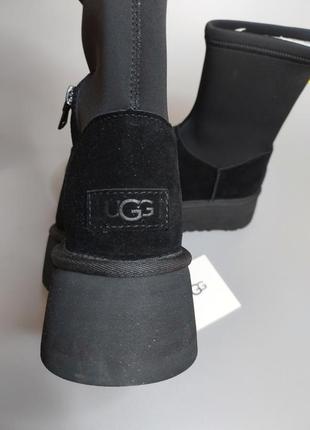 Ugg ботинки classic dipper угги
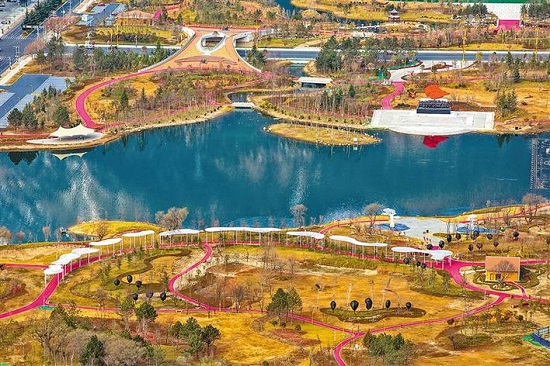 拉林铁路（Lhasa-LinzhiRailway）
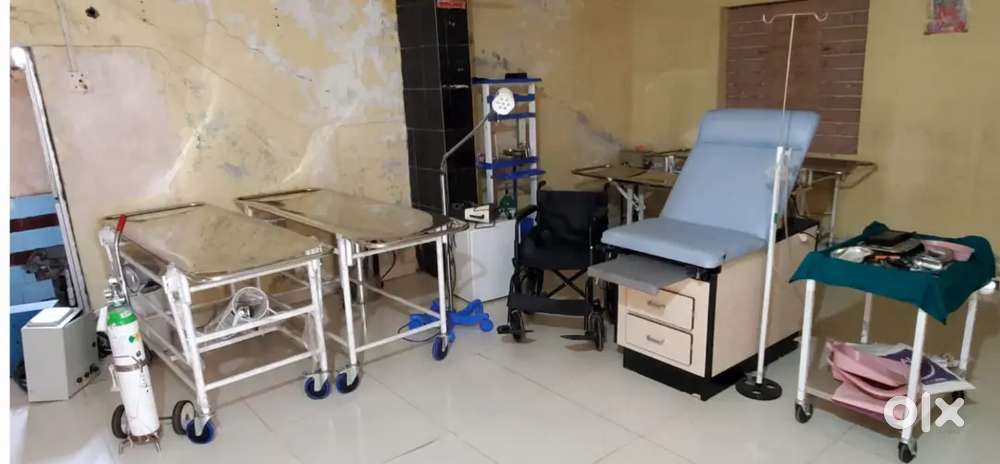 Running Educational Campus for sale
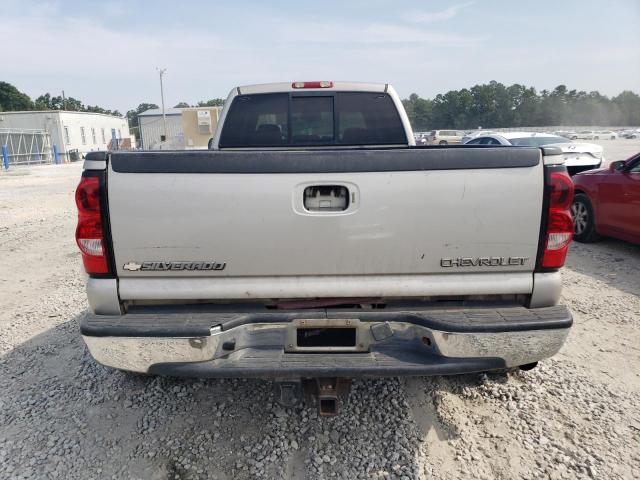 1GCJC33G95F874373 - 2005 CHEVROLET SILVERADO C3500 SILVER photo 6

============

Please give every line above again word for word, apart from the pictures.

» **OUTPUT OF THE TASK**
 Ugg ботинки classic dipper угги
 拉林铁路（Lhasa-LinzhiRailway）
 Running Educational Campus for sale
 1GCJC33G95F874373 - 2005 CHEVROLET SILVERADO C3500 SILVER photo 6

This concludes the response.